• Task brief:
Within the listing that follows, state how many lines include the word "their"; write only that number.
◇ ◇ ◇
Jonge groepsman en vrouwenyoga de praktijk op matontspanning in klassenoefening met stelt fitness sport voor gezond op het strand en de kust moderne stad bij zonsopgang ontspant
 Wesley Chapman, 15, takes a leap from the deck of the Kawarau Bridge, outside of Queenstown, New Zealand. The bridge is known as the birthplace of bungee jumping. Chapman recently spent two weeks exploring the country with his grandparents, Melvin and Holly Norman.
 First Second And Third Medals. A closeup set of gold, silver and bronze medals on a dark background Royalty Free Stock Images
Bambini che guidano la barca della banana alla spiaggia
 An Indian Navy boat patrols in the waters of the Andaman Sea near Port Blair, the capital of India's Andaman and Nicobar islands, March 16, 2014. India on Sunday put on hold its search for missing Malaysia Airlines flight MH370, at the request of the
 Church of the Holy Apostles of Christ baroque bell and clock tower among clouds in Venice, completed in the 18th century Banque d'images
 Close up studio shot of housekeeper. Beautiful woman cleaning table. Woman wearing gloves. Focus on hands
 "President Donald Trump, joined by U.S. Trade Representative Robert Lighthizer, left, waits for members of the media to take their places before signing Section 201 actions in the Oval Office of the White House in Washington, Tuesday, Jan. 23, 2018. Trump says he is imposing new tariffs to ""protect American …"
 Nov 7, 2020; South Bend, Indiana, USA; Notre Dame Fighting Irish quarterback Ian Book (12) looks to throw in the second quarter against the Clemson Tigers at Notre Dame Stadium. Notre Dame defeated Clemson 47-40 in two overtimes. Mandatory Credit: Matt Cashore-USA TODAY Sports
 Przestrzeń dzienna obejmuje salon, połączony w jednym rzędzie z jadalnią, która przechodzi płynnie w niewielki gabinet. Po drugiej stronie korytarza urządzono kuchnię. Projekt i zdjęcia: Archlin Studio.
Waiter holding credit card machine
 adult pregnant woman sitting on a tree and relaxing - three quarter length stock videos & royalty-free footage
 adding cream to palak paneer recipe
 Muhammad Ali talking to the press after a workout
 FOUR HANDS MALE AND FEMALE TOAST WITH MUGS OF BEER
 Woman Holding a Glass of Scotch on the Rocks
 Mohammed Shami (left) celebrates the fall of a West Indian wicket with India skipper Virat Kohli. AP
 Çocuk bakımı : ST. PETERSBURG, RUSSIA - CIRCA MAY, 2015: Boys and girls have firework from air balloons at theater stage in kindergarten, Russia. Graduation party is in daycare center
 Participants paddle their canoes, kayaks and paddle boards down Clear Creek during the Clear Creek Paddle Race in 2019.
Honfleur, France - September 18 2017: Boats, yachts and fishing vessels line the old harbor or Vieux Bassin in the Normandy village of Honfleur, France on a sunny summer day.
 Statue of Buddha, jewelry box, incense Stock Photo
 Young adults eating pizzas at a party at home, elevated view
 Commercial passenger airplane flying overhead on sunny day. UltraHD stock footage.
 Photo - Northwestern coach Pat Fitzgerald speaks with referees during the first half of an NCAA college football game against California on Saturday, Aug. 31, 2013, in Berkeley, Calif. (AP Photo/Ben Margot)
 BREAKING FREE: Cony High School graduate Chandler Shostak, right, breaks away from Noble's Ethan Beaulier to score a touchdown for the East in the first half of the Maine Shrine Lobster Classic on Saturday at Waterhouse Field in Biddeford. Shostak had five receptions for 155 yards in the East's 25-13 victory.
◇ ◇ ◇
• Solution below:
2